There was a reason why the late Tom Menino during his 20-year run, eschewed the “vision thing” in favor of a nuts-and-bolts, “urban mechanic” approach. That’s what a successful Boston mayor does; it felt like every time Marty Walsh tried to “think big” (see: Boston Olympics) he stepped in it.

Wu’s winning coalition was clearly drawn to her branding as a big-thinker with sweeping plans, unwilling to “nibble around the edges” of change. “It wasn’t my vision on the ballot,” she said in her speech. “It was ours.”

But as Annissa Essaibi George noted, her ability to deliver on those lofty promises will be severely constrained by Beacon Hill’s control over MBTA funding and rent control policy, and, now that the voters have approved a ballot question empowering greater city council control over the budget, by her former colleagues there.

Make no mistake, Wu was the overwhelmingly preferred candidate of the local business establishment. They will now be calling her to press their agendas. Same goes for the progressive groups who rallied behind her. When those agendas come into conflict, on whose side will the new mayor come down? Will she be quick enough to return their calls and adept enough to find compromises between them?
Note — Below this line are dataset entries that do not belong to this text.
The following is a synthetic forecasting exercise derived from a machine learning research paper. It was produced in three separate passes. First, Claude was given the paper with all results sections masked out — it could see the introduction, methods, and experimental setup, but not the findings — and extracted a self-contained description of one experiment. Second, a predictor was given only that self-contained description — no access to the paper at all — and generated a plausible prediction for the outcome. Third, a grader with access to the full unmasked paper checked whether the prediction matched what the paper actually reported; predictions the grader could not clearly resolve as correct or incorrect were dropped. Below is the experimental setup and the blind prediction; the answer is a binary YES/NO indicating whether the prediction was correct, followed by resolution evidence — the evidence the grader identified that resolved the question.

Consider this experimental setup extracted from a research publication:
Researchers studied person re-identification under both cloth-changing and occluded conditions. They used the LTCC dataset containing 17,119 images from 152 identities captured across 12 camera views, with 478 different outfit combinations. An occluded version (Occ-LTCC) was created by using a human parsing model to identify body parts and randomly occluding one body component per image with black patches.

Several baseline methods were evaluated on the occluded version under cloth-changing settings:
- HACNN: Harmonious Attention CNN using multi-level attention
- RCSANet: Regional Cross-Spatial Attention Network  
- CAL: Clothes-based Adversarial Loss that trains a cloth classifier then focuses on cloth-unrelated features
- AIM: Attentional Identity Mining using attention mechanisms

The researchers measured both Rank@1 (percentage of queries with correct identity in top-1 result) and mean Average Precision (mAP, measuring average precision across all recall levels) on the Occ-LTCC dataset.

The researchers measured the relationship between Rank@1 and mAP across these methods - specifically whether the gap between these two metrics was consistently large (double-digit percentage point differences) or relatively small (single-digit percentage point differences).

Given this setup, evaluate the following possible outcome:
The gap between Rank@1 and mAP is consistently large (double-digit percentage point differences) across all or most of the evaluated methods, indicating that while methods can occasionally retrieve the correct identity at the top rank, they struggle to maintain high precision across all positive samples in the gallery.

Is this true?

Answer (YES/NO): YES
And don’t get us started on how her campaign promises will fare at the State House, a place where resentment of Boston’s priorities often outpaces affinity for them.

Boston’s new mayor seems every bit as smart, tough and skilled as her predecessors, if not more so. Her victory was in no small part a function of her warm personality, compelling personal story and powerful work ethic.

But the fun is over. She has two weeks to surround herself with savvy insiders who can help her handle the intense pressure and make it clear to potential critics/challengers (Andrea Campbell, for one) she is there to stay.

If anyone can pull it off, it’s Michelle Wu. For someone who cared for an ailing mother and raised younger siblings while excelling in school and graduating from Harvard Law, maybe it’s child’s play.

Maybe. But Wu should hope that all Bostonians take to heart Essaibi George’s exhortation in her gracious concession speech: “It’s going to take all of us to move this city forward.”